Cokorda menambahkan, apabila pemerintah memutuskan untuk tidak melanjutkan proyek tersebut, presiden sebaiknya menyampaikan secara terbuka agar tidak menimbulkan ketidakpastian di masyarakat.
“Kenapa? Ini sudah meradang. Sama dengan bisul itu sudah dibiarkan itu kalau nggak segera dimutasi akan sakitnya luar biasa, karena kami kelihatan puri-puri mendukung ini, wah kok nggak ada wibawa (kami), nggak punya puri-puri ini gimana?" ucapnya.

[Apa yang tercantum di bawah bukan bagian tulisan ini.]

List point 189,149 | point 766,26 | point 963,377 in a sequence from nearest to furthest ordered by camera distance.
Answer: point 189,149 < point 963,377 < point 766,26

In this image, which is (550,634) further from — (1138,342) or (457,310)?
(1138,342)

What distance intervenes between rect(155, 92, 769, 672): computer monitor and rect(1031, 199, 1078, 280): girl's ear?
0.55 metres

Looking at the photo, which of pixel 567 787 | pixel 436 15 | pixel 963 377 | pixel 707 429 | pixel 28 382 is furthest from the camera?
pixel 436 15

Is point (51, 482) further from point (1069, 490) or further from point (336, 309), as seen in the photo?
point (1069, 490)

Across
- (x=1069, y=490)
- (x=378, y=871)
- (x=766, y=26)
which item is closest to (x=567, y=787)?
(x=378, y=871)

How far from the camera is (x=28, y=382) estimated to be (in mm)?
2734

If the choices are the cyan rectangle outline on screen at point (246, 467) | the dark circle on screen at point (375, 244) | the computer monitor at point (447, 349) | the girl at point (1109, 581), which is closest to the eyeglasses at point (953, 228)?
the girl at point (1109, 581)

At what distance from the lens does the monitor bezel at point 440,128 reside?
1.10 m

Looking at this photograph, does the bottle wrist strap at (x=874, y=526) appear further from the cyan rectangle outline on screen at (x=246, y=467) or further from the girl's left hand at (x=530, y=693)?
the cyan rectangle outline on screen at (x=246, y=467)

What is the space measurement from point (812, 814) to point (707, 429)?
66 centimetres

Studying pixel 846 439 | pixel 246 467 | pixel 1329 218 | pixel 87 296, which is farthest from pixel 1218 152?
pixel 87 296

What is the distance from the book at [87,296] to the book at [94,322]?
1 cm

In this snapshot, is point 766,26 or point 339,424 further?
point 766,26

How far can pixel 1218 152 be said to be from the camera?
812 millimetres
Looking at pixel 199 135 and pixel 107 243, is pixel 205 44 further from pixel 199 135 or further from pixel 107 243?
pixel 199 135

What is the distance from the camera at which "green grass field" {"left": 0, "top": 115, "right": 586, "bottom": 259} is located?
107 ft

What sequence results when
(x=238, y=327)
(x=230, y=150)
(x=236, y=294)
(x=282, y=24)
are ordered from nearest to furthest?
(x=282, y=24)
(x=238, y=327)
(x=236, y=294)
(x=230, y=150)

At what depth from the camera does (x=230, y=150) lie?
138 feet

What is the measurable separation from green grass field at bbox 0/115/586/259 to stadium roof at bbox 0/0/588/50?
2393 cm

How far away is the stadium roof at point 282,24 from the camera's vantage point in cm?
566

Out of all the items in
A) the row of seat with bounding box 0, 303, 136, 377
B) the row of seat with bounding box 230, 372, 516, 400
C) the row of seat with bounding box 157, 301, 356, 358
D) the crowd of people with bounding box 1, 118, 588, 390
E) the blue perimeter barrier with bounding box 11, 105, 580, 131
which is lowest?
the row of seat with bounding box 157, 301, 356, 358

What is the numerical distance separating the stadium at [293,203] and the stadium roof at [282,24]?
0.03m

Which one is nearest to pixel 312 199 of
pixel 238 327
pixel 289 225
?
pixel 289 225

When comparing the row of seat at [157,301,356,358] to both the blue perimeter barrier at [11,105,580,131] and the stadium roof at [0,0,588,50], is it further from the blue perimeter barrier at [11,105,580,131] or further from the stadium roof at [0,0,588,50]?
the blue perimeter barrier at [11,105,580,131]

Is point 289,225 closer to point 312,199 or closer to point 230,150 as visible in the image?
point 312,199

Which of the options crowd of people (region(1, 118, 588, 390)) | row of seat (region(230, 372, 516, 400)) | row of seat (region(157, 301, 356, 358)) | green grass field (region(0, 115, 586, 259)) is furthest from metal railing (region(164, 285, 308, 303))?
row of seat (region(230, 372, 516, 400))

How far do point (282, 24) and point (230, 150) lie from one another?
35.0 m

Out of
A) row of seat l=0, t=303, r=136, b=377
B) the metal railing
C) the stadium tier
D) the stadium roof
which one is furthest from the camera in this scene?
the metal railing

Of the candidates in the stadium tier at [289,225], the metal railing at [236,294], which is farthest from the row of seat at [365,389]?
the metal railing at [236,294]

"Kan harga diri malu kita. Nah kalau tidak ya tidak, kalau iya tolong dipercepat karena pembangunan bandara itu tidak bisa setahun dua tahun, paling tidak tiga sampai empat tahun bahkan lima tahun," kata dia.
Cokorda juga menegaskan bahwa proyek Bandara Bali Utara tidak akan menggunakan dana Anggaran Pendapatan dan Belanja Negara (APBN). Menurutnya, pembangunan sepenuhnya akan dibiayai melalui investasi swasta sehingga tidak membebani keuangan negara.